As a computer science student, I have been learning computer thinking from scratch in just a few months. In the process of learning and iterating myself, I have gradually come to appreciate the differences between computer thinking and natural human thinking. In my daily life, after intense thinking, when faced with an unsolved algorithmic problem, my brain will always go for the easier problems to prioritise, in exchange for a break.
For example, when I go to subtract, I first look for situations where the subtracted number is equal to the number being subtracted in these problems. In this case, instead of subtracting one place at a time and considering the borrowed places, we just need to make sure that each place is equal to the subtracted number and write the result 0. In this case, it is much easier to check that each place is the same than to subtract each place and then consider the borrowed places. Secondly, I would look for subtraction problems that do not require a debit and where it is immediately obvious that the result is a positive number, as this requires much less thought.

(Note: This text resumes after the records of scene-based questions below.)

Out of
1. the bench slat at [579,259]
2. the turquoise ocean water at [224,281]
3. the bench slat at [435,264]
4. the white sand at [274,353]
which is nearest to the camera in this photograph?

Finally, I would consider solving problems with and without debits. This is inherent to human thinking and it reduces the effort and time required, in computer language, in terms of time and space complexity. Computers, however, do not rank problems in terms of complexity and then prioritise simple problems. For computers, they can solve thousands of algorithmic problems in a very short period of time. Humans are always subconsciously confused when faced with the unknown, and when faced with an abstract problem, the first step is to convert the abstract problem into a concrete one to facilitate the human brain's understanding. For example, to understand a large number a human would use recursive thinking, whereas a computer would directly visualise the number. Learning and understanding computational thinking will help me solve many problems in my study plans and future career. Computational thinking will help me to become more rational, rigorous and logical. Computational thinking can help me to become an innovator. For example, in moudle320 I need to make a business process map and I will analyse my business plan from the perspective of both the user and the developer. The first step is to find out what features the user needs in the software, and then to implement the features that the developer needs based on the skills and tools that the developer has. The user needs to give feedback to the developer, and the developer needs to update the product based on the user's feedback. Learning about computational thinking helps me to break down big problems into smaller ones, and then use algorithms to solve each smaller problem. Therefore, computational thinking is very important in my study plan and my future career.